Cure Brain Cancer Neuro-oncology Laboratory, Prince of Wales Clinical School, Lowy Cancer Research Centre, University of New South Wales, Sydney, Australia (R.W.R., W.H., K.L.M.); Department of Medicine (Oncology), Stanford Cancer Institute, Stanford University, Stanford, California (F.W., M.P.H.); School of Public Health, Harbin Medical University, Harbin, People's Republic of China (F.W.); Department of Neurology, David Geffen School of Medicine at UCLA, University of California at Los Angeles, Los Angeles, California (H.N.N., T.F.C., A.L.); School of Medicine and Pharmacology, University of Western Australia, Perth, Australia (A.N.).

Published: December 2015

Background: Promoter methylation of O(6)-methylguanine-DNA methyltransferase (MGMT) is an important predictive biomarker in glioblastoma. The T variant of the MGMT promoter-enhancer single nucleotide polymorphism (SNP; rs16906252) has been associated with the presence of MGMT promoter methylation in other cancers. We examined the association of the T allele of rs16906252 with glioblastoma development, tumor MGMT methylation, MGMT protein expression, and survival outcomes.

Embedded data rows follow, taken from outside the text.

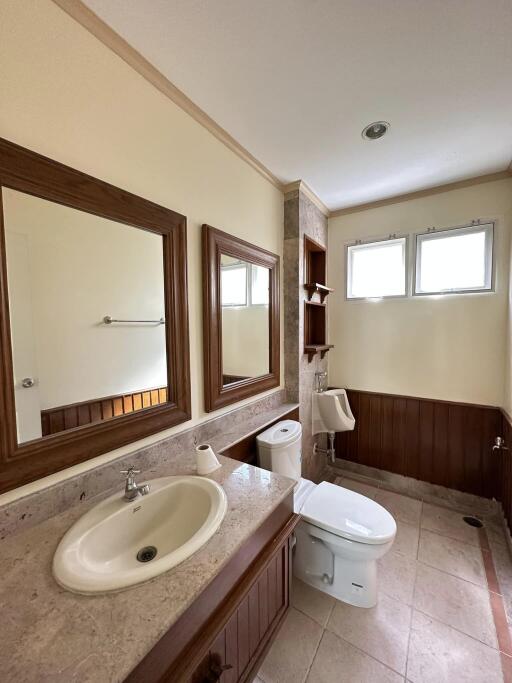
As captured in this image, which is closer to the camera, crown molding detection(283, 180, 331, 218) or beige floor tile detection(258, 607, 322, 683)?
beige floor tile detection(258, 607, 322, 683)

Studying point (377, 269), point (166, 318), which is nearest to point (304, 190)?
point (377, 269)

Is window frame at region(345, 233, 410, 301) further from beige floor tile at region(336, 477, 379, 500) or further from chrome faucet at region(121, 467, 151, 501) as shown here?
chrome faucet at region(121, 467, 151, 501)

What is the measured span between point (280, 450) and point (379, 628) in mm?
919

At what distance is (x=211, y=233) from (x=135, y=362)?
759mm

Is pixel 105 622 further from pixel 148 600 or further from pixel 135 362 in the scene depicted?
pixel 135 362

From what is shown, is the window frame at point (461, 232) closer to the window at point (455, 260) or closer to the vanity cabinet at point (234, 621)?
the window at point (455, 260)

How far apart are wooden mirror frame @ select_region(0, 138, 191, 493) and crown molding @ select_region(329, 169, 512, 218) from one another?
1811mm

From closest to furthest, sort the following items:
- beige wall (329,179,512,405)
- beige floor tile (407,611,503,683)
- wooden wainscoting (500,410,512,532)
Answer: beige floor tile (407,611,503,683), wooden wainscoting (500,410,512,532), beige wall (329,179,512,405)

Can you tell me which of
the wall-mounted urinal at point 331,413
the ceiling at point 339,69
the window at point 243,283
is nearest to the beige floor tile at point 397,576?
the wall-mounted urinal at point 331,413

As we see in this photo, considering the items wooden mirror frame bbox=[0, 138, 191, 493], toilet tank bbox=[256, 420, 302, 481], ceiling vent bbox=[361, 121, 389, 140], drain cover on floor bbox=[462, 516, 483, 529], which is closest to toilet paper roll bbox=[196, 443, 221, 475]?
wooden mirror frame bbox=[0, 138, 191, 493]

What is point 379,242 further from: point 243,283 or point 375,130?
point 243,283

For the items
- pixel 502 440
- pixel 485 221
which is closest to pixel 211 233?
pixel 485 221

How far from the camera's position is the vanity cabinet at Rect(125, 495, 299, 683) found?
2.02 ft

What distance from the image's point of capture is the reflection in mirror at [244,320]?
1591 millimetres
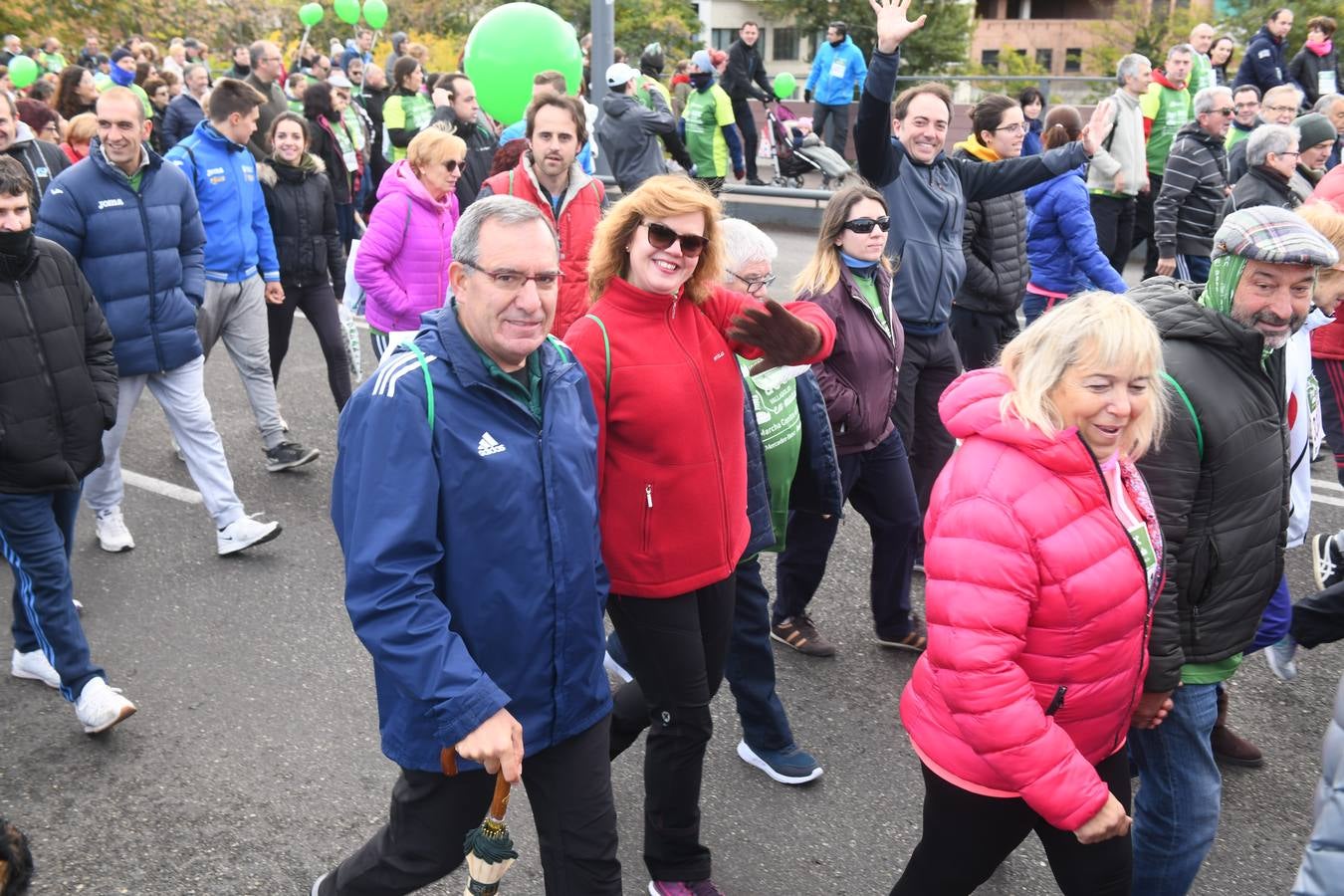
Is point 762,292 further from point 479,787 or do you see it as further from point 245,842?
point 245,842

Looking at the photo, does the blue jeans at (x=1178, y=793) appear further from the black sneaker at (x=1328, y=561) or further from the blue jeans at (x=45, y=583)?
the blue jeans at (x=45, y=583)

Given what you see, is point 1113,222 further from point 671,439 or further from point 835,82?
point 671,439

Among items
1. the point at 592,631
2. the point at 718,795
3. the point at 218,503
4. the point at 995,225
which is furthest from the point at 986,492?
the point at 218,503

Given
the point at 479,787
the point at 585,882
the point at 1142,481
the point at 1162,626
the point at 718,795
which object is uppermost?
the point at 1142,481

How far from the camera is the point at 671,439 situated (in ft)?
10.5

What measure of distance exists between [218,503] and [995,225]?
3.98 m

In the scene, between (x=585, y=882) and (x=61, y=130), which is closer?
(x=585, y=882)

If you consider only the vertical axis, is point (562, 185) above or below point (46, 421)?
above

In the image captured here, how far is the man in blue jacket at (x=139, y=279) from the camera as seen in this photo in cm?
545

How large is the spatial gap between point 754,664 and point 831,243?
5.15 ft

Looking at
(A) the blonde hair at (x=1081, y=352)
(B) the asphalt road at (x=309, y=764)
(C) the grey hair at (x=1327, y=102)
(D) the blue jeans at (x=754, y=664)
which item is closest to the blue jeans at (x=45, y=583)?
(B) the asphalt road at (x=309, y=764)

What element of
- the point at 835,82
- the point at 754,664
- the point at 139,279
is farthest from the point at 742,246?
the point at 835,82

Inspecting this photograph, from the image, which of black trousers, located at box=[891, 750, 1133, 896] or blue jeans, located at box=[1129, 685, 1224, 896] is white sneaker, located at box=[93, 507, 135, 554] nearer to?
black trousers, located at box=[891, 750, 1133, 896]

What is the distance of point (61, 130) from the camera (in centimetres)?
863
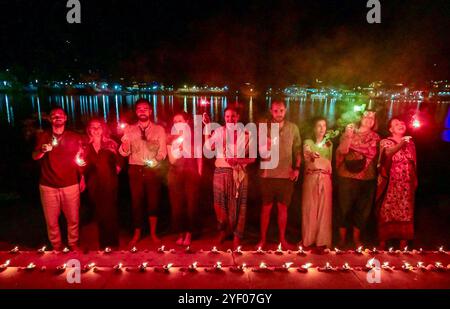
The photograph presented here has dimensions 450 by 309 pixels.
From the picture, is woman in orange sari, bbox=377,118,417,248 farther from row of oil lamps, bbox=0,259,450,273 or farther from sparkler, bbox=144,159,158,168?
sparkler, bbox=144,159,158,168

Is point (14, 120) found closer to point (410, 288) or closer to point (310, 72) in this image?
point (310, 72)

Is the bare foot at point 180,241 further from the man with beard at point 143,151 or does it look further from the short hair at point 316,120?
the short hair at point 316,120

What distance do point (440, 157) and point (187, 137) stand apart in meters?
19.5

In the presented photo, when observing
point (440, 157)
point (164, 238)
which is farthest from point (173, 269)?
point (440, 157)

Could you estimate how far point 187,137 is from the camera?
5070 millimetres

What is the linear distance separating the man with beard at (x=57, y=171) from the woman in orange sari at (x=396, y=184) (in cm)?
447

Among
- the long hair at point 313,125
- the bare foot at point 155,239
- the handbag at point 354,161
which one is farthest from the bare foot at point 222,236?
the handbag at point 354,161

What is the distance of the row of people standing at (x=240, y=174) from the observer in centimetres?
452

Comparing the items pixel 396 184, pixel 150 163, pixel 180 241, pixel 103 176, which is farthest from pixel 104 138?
pixel 396 184

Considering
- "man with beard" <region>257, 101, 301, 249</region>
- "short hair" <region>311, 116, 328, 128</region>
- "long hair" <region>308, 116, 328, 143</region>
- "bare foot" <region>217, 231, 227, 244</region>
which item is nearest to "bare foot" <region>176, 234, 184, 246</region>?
"bare foot" <region>217, 231, 227, 244</region>

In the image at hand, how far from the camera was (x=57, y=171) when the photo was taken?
435cm

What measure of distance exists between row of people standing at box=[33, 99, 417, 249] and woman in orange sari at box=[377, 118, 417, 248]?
0.04 ft

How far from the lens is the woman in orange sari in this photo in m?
4.67

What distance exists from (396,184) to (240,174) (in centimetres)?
231
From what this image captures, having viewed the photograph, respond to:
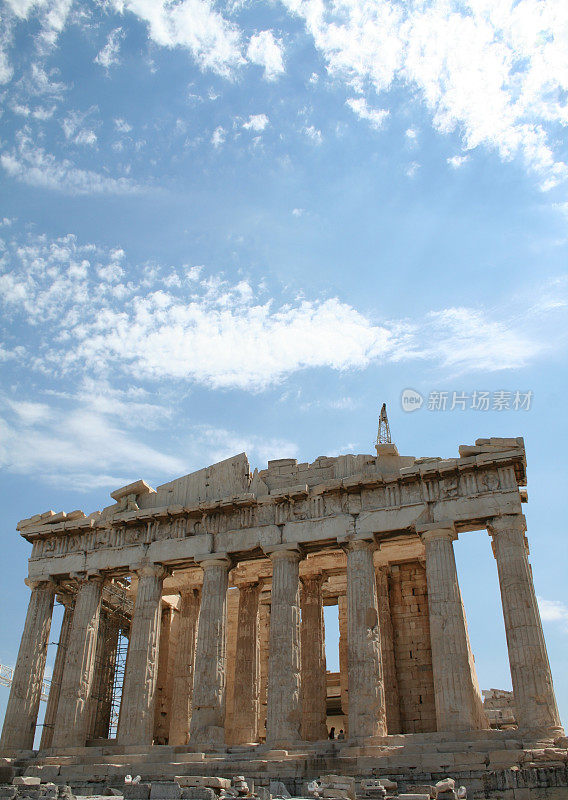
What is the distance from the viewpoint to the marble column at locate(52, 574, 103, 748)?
71.3 ft

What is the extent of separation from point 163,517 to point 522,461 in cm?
1194

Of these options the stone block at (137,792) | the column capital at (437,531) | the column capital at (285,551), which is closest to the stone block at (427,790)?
the stone block at (137,792)

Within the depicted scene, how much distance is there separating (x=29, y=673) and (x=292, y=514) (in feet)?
34.7

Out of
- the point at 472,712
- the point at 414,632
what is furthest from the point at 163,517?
the point at 472,712

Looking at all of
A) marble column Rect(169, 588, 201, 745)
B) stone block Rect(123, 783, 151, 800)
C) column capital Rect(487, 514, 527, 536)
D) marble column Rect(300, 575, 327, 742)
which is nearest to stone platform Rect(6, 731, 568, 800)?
marble column Rect(300, 575, 327, 742)

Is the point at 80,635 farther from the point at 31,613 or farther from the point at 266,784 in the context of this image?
the point at 266,784

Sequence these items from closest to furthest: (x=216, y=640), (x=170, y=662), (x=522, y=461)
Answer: (x=522, y=461) → (x=216, y=640) → (x=170, y=662)

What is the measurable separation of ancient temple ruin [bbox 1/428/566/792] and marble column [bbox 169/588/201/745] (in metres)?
0.05

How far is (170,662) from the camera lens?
27.6 metres

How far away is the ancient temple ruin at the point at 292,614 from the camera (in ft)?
59.1

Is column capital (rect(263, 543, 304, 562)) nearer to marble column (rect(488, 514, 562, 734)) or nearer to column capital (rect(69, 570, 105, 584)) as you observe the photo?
marble column (rect(488, 514, 562, 734))

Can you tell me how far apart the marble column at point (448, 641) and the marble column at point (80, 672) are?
11329 millimetres

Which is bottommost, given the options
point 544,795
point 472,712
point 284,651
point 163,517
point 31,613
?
point 544,795

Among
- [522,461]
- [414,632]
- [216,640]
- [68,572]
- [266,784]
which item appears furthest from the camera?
[68,572]
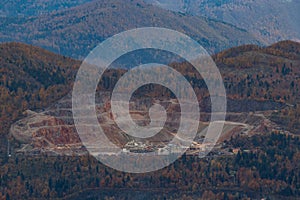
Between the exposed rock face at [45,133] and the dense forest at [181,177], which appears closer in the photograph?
the dense forest at [181,177]

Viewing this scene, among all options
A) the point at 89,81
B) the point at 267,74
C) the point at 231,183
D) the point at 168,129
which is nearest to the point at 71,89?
the point at 89,81

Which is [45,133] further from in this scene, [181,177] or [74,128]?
[181,177]

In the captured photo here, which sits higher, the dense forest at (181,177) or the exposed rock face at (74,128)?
the exposed rock face at (74,128)

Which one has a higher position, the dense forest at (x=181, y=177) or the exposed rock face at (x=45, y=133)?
the exposed rock face at (x=45, y=133)

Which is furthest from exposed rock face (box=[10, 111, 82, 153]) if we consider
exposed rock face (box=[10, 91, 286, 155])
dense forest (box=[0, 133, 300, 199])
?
dense forest (box=[0, 133, 300, 199])

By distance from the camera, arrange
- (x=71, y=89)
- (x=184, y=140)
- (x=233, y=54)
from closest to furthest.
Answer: (x=184, y=140)
(x=71, y=89)
(x=233, y=54)

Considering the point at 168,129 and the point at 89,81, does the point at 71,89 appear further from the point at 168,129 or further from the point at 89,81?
the point at 168,129

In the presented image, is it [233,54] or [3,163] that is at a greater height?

Methods: Two independent temozolomide-treated glioblastoma cohorts-one Australian (Australian Genomics and Clinical Outcomes of Glioma, n = 163) and the other American (University of California Los Angeles/Kaiser Permanente Los Angeles, n = 159)-were studied. Allelic bisulphite sequencing was used to determine if methylation was specific to the T allele. Additionally, we compared the incidence of the T allele between glioblastoma cases and matched controls to assess whether it was a risk factor for developing MGMT methylated glioblastoma.

Results: Carriage of the T allele of the rs16906252 SNP was associated with both MGMT methylation and low MGMT protein expression and predicted significantly longer survival in temozolomide-treated patients with both MGMT methylated and nonmethylated glioblastoma. Methylation was linked to the T allele, inferring that the T variant plays a key role in the acquisition of MGMT methylation. Carriage of the T allele was associated with a significantly elevated risk of developing glioblastoma (adjusted odds ratio, 1.96; P = .013), increasing further when glioblastoma was classified by the presence of MGMT methylation (adjusted odds ratio, 2.86; P = .001).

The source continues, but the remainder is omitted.